- **What to do**
Change "lower shelf" to "bottom shelf" in the records, starting at the line that has "Is the white" and continuing through the last line, and give those lines back with nothing else altered.

- **Given data**

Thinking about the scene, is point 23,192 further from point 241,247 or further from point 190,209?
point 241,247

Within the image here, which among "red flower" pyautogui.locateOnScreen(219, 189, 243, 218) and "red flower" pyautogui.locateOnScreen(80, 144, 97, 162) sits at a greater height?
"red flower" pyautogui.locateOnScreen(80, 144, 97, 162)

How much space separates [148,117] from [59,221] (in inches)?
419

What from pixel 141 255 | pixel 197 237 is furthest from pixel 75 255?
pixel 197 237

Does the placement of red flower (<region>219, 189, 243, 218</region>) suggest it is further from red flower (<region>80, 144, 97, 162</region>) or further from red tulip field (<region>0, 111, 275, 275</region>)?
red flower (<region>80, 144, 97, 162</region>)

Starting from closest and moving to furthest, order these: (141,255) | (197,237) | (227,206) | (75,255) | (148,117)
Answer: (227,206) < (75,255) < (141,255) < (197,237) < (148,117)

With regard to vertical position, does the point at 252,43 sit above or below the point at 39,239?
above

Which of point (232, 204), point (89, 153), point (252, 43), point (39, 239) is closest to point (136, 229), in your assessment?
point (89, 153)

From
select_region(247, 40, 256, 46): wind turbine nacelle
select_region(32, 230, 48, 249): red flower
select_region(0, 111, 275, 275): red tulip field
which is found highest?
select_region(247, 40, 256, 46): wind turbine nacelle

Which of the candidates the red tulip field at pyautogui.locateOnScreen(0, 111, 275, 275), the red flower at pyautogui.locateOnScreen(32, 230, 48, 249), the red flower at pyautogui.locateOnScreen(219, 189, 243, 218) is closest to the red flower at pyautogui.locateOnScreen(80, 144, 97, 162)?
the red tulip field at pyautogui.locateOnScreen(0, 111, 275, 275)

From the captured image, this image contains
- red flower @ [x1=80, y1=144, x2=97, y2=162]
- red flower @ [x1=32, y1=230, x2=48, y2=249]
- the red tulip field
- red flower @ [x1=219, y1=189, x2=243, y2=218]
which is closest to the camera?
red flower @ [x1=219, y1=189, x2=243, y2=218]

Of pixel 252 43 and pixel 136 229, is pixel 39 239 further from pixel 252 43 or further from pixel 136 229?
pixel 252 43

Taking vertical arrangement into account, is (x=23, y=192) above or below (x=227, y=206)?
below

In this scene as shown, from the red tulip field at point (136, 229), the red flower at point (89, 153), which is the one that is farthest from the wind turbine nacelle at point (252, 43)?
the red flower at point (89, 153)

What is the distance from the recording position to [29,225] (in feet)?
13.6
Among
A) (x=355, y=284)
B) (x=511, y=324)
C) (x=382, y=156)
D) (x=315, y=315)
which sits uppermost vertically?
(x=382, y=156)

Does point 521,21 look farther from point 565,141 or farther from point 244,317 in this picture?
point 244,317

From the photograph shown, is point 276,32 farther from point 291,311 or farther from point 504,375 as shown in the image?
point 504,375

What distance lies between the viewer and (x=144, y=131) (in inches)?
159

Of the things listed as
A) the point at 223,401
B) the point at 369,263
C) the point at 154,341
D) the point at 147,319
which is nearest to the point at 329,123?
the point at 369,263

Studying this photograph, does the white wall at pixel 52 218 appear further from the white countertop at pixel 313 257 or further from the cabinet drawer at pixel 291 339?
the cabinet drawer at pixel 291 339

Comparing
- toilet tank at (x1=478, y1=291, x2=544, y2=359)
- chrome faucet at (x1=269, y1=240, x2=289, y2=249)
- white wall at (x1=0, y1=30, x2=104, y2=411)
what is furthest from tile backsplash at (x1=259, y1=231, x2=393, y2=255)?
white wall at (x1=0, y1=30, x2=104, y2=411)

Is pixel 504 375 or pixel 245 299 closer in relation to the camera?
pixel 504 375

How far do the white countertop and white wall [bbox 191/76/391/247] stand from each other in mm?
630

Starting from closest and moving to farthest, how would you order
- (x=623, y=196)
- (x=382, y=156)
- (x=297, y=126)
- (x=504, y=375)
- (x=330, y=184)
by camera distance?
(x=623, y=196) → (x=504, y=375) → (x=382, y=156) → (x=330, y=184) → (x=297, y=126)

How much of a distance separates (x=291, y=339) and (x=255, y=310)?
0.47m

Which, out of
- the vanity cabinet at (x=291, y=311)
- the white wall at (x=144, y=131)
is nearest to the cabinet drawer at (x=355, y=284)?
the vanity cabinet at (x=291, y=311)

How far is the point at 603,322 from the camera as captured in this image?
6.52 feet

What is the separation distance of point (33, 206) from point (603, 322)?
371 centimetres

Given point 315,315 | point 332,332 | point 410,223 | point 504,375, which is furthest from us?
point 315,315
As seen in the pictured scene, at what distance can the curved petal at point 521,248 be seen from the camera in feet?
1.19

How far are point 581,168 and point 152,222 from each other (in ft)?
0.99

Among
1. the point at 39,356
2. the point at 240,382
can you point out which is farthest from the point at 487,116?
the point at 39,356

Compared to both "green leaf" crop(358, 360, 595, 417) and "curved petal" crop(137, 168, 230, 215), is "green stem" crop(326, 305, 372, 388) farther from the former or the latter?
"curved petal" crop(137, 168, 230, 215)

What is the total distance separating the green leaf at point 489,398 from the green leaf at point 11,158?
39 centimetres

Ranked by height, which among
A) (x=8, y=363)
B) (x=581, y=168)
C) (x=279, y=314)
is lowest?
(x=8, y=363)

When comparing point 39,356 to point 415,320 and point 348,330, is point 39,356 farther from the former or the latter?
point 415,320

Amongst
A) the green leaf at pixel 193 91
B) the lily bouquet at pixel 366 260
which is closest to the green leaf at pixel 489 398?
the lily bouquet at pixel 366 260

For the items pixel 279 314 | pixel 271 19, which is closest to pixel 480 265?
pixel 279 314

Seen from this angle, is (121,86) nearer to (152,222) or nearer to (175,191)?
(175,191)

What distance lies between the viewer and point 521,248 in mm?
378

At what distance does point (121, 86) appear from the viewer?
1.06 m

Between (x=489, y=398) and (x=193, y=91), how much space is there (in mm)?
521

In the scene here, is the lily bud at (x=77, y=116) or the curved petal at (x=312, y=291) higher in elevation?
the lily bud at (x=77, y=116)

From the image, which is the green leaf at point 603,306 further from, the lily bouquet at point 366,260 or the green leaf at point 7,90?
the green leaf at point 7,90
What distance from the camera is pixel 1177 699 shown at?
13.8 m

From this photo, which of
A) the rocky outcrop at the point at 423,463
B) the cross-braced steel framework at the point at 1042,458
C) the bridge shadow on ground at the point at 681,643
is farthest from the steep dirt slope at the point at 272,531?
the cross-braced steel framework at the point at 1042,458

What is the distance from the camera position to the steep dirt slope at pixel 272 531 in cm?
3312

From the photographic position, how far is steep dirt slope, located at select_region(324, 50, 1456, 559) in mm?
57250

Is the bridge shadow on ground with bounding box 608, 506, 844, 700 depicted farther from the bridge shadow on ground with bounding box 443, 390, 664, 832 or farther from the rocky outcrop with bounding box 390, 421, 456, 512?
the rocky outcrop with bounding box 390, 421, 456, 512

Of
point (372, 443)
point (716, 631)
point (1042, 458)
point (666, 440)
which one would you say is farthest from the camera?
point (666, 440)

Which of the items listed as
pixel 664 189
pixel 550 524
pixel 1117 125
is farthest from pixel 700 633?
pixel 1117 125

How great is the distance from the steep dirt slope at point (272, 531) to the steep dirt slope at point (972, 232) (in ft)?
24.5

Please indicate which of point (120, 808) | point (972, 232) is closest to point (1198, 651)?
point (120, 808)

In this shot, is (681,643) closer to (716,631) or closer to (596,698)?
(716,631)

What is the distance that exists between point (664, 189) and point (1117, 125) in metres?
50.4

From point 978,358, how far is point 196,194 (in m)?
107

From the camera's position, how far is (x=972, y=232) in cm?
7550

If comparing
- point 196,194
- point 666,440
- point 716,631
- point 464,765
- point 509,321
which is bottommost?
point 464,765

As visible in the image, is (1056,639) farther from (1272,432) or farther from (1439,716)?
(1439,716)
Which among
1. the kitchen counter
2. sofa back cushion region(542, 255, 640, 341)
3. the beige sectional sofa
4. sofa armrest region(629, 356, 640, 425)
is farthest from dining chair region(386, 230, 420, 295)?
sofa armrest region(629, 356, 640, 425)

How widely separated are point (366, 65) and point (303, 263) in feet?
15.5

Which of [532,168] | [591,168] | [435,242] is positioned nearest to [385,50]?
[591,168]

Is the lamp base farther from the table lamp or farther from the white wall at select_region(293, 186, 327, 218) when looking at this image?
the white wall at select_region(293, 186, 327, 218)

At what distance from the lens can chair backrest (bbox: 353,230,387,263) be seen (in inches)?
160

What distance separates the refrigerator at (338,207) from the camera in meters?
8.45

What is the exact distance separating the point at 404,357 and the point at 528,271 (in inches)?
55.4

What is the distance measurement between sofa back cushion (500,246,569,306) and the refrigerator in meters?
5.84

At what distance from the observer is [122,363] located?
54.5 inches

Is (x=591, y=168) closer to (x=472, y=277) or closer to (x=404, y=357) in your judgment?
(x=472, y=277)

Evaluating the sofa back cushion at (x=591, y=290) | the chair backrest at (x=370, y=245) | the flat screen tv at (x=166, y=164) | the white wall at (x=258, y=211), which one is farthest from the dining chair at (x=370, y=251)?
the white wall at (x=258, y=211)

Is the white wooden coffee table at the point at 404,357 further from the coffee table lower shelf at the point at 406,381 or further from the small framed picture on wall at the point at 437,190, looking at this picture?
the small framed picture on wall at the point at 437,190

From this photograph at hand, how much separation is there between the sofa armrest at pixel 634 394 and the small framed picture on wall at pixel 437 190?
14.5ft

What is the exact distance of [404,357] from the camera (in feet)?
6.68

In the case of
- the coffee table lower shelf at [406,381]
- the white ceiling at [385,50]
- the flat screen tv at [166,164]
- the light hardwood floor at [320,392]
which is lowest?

- **Solution to the problem**
Is the white wooden coffee table at the point at 404,357 further from the coffee table bottom shelf at the point at 406,381 or further from the small framed picture on wall at the point at 437,190, looking at this picture?
the small framed picture on wall at the point at 437,190

From this photograph at hand, how much separation is there between the sofa armrest at pixel 634 394 and the small framed picture on wall at pixel 437 190?
14.5ft

What is the exact distance of [404,357] from the camera (in feet)?
6.68

In the case of
- the coffee table bottom shelf at [406,381]
- the white ceiling at [385,50]
- the flat screen tv at [166,164]
- the light hardwood floor at [320,392]
which is lowest?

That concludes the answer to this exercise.